上述のように椿貞雄は、岸田劉生に師事し、油彩画を学ぶことから始まりました。二人は若い頃、近くに居を構え、画架を並べ作画に励みました。その後、椿は大正15(1926)年30歳の時、船橋尋常高等小学校の図画教員となったことをきっかけに船橋へ移り住み、61歳で死去するまで、この地で制作活動を行ないました。岸田劉生は洋画家として知られていますが、大正9(1920)年頃から東洋的傾向を強め、日本画の制作を始めます。劉生に続いて、椿も日本画に取り組みました。

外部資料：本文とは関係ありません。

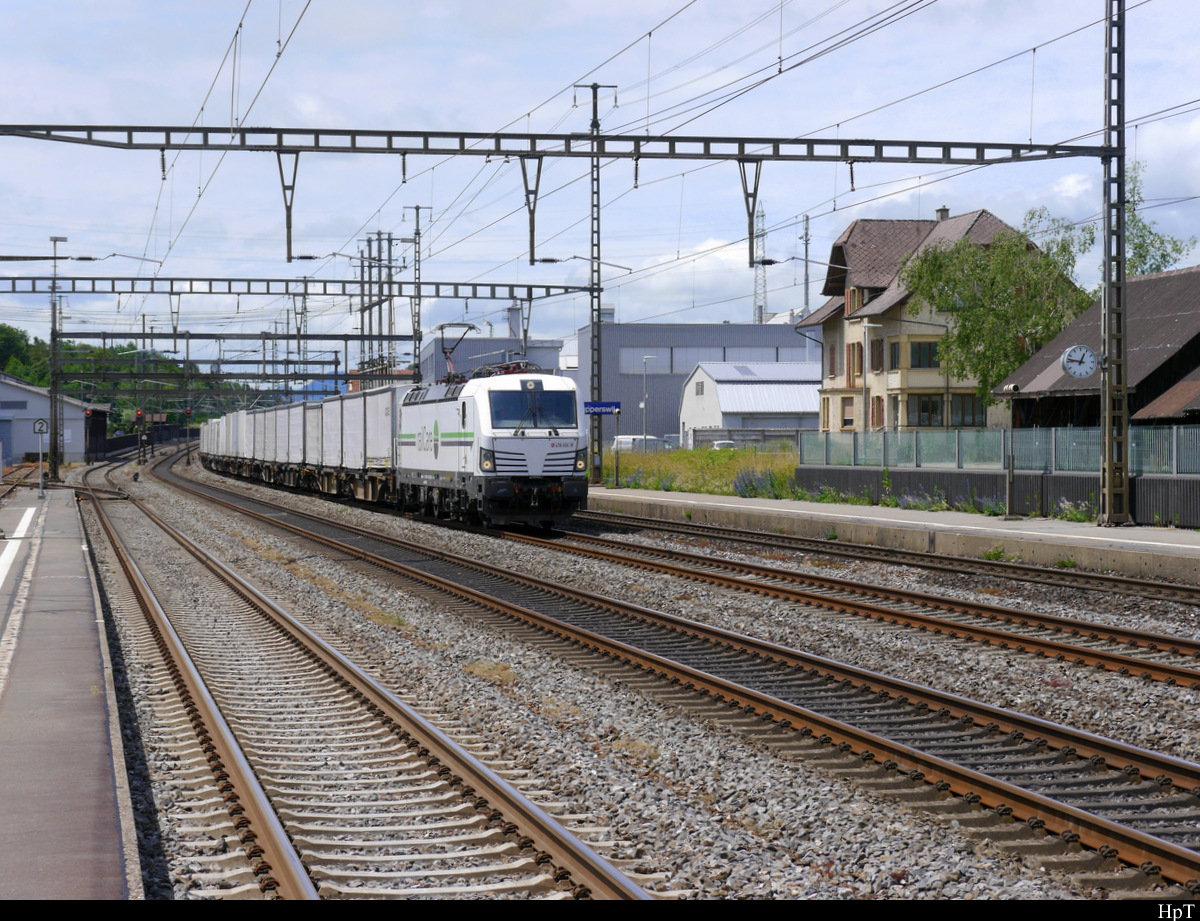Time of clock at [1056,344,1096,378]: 12:46
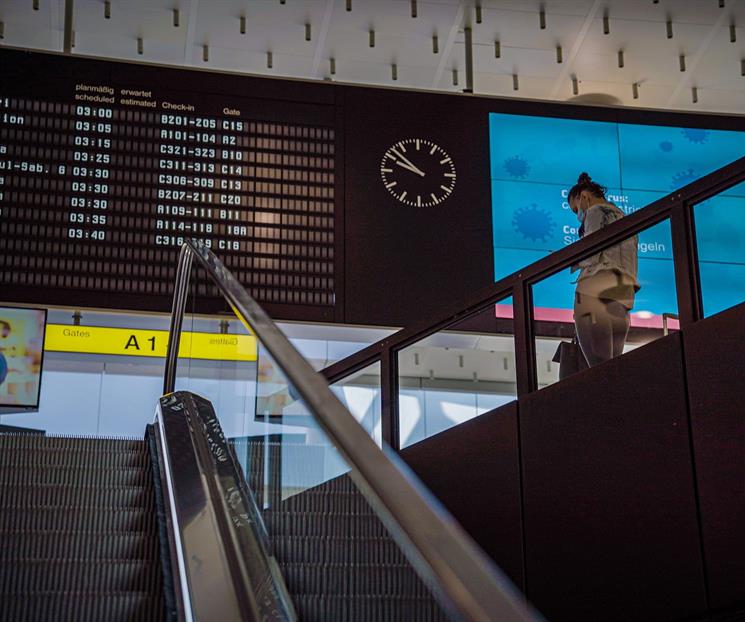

椿の作品は、墨で描き水彩絵具で着色していることが特徴であり、美術評論家・東珠樹はこれらの作品を「墨彩画」と呼んでいます。

岸田劉生と椿貞雄は机を並べて画業に励むことから始まり、少女像、自画像、静物画の油彩作品、そして日本画と岸田劉生の後を追うように同じような道を歩んだ椿貞雄を岸田劉生の亜流と揶揄されることもありますが、その画業は近年再評価されているようです。

たしかに岸田劉生の亡き後は制作に行き詰まるほどの状態になるなど、二人は一心同体ともいうべき仲でありましたが、「油彩による東洋の写実」に向き合うという絵への姿勢は不変で椿貞雄の画業もまた評価されるべきものです。

両者の日本画についても評価は高く、平成30年には船橋所蔵作品展が開催されています。

椿の代表的な画題のひとつが、冬瓜。冬瓜は南九州など暖かい地域で育つため、米沢育ちの椿は、劉生に教わるまで冬瓜を知らなかったそうです。肺結核と診断された劉生が、戸外での制作を断念して静物画を描くようになると、椿も静物画へ。冬瓜のごろっとした量感と、表面に粉をふいた質感を確実に捉えるため、毎年冬瓜を買い集めては写生を繰り返しました。静物と周囲との関係にも気を配り、その表現には文人画から学んだ手法も取り入れたそうです。

シミも発生してきていましたが、染み抜きせず、とりあえず額装にしてみました。

軸装の作品ばかりになるとちょっと飾るところが少なくなりますので、最近は額装の作品が増えてきました。